What you have to do:
Take the entries below and print, exactly, the stretch from the line containing "Football. Le Havre" through the line containing "Joe Satriani - The", both included.

(Records from a collection)
------------

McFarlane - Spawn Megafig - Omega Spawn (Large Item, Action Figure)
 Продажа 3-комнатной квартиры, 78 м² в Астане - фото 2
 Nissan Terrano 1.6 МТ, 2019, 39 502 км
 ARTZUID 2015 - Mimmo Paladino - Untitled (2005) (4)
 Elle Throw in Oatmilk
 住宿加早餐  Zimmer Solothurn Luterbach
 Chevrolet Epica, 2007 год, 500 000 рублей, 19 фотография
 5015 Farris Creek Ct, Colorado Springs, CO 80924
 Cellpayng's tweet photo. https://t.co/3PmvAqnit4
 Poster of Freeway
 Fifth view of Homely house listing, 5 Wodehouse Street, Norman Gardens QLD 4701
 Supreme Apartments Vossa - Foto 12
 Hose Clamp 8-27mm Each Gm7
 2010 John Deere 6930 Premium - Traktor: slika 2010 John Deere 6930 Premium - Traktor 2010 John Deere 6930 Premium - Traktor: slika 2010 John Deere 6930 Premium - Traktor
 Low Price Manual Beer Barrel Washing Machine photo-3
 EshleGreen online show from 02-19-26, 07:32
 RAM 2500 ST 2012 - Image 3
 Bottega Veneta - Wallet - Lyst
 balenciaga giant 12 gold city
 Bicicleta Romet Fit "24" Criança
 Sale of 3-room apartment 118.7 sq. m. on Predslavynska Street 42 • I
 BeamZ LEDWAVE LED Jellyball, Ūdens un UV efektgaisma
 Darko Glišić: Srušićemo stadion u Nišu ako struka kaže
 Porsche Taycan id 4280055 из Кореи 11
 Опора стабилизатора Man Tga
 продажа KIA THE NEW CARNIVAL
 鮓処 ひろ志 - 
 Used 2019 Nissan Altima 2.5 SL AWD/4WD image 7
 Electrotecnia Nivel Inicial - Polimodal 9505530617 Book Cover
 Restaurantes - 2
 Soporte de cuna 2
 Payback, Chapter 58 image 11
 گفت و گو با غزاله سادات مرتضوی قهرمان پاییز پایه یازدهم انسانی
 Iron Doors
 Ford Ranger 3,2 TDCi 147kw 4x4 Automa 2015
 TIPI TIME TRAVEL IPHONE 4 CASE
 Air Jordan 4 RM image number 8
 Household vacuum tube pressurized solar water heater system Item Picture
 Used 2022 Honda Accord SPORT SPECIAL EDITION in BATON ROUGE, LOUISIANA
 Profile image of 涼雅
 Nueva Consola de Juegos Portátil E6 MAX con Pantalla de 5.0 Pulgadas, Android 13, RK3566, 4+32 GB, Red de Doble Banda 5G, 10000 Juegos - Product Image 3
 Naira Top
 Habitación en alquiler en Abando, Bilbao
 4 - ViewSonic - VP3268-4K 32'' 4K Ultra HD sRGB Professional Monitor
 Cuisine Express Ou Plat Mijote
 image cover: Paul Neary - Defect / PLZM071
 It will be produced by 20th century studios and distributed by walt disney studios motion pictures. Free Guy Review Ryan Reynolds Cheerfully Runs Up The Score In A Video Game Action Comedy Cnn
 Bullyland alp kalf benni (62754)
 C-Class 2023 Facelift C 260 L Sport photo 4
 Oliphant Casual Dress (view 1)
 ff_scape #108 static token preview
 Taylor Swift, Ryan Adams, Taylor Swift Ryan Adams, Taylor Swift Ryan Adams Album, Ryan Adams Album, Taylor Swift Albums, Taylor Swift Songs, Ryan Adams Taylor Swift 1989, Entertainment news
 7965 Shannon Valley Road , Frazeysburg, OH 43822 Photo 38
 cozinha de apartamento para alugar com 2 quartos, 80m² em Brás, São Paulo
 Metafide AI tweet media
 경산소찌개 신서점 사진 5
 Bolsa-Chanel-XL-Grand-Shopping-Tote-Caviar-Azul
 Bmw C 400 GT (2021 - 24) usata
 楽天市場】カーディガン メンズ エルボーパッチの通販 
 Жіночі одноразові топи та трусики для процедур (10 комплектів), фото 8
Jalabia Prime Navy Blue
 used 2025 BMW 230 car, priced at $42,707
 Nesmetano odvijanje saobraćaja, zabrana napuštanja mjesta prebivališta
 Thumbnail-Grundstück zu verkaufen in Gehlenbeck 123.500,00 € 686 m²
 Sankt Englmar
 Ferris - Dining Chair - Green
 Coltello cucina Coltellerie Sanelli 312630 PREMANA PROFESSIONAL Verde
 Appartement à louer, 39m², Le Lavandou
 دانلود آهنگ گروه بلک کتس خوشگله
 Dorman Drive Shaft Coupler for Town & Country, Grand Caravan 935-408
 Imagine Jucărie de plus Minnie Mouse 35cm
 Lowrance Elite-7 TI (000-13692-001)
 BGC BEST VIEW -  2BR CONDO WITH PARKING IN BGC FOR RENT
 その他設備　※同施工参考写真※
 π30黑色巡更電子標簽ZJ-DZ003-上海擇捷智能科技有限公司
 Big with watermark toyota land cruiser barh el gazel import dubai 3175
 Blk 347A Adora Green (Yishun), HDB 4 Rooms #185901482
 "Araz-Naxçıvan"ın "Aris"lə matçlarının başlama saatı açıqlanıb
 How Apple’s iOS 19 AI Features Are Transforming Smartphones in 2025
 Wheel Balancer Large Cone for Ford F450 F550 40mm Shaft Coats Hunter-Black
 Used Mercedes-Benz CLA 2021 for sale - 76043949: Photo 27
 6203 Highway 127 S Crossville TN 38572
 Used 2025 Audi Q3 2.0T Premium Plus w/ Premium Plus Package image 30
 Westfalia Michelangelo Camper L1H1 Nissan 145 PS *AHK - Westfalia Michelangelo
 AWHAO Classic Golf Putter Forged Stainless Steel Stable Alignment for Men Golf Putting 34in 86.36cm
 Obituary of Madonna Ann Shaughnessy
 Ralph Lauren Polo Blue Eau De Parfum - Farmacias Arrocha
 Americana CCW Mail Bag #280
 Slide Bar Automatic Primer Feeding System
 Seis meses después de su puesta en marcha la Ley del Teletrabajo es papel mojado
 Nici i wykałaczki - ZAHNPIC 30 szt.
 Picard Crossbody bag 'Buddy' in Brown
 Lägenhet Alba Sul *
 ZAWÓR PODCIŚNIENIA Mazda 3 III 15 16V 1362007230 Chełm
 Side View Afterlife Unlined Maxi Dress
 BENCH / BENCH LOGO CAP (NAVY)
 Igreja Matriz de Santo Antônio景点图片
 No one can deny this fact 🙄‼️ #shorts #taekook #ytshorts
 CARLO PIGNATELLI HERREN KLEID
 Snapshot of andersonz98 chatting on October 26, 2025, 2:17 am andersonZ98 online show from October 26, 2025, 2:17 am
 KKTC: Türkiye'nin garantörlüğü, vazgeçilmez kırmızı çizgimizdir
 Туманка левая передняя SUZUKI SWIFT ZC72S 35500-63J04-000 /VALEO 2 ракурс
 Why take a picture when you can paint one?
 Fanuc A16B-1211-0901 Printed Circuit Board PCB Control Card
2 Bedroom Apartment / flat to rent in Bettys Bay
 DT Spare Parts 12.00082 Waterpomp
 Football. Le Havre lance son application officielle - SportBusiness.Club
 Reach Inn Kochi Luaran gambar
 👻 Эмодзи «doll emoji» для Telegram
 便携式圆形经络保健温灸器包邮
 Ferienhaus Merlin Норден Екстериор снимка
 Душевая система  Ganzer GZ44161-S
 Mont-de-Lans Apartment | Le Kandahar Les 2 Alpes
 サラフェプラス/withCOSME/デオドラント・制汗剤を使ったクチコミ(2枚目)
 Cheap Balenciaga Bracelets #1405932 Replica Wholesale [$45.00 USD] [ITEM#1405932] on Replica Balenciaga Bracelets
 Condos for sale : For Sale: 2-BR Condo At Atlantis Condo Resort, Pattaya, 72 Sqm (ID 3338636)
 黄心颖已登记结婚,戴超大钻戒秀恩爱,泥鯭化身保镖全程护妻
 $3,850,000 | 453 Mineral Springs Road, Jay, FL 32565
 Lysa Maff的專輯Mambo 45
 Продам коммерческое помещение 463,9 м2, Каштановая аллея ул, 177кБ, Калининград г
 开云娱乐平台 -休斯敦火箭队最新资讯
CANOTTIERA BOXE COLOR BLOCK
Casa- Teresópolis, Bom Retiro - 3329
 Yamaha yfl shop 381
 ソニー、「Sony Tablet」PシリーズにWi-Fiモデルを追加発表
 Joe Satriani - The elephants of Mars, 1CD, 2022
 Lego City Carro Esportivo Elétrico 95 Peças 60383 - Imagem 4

------------

Answer area:
 Football. Le Havre lance son application officielle - SportBusiness.Club
 Reach Inn Kochi Luaran gambar
 👻 Эмодзи «doll emoji» для Telegram
 便携式圆形经络保健温灸器包邮
 Ferienhaus Merlin Норден Екстериор снимка
 Душевая система  Ganzer GZ44161-S
 Mont-de-Lans Apartment | Le Kandahar Les 2 Alpes
 サラフェプラス/withCOSME/デオドラント・制汗剤を使ったクチコミ(2枚目)
 Cheap Balenciaga Bracelets #1405932 Replica Wholesale [$45.00 USD] [ITEM#1405932] on Replica Balenciaga Bracelets
 Condos for sale : For Sale: 2-BR Condo At Atlantis Condo Resort, Pattaya, 72 Sqm (ID 3338636)
 黄心颖已登记结婚,戴超大钻戒秀恩爱,泥鯭化身保镖全程护妻
 $3,850,000 | 453 Mineral Springs Road, Jay, FL 32565
 Lysa Maff的專輯Mambo 45
 Продам коммерческое помещение 463,9 м2, Каштановая аллея ул, 177кБ, Калининград г
 开云娱乐平台 -休斯敦火箭队最新资讯
CANOTTIERA BOXE COLOR BLOCK
Casa- Teresópolis, Bom Retiro - 3329
 Yamaha yfl shop 381
 ソニー、「Sony Tablet」PシリーズにWi-Fiモデルを追加発表
 Joe Satriani - The elephants of Mars, 1CD, 2022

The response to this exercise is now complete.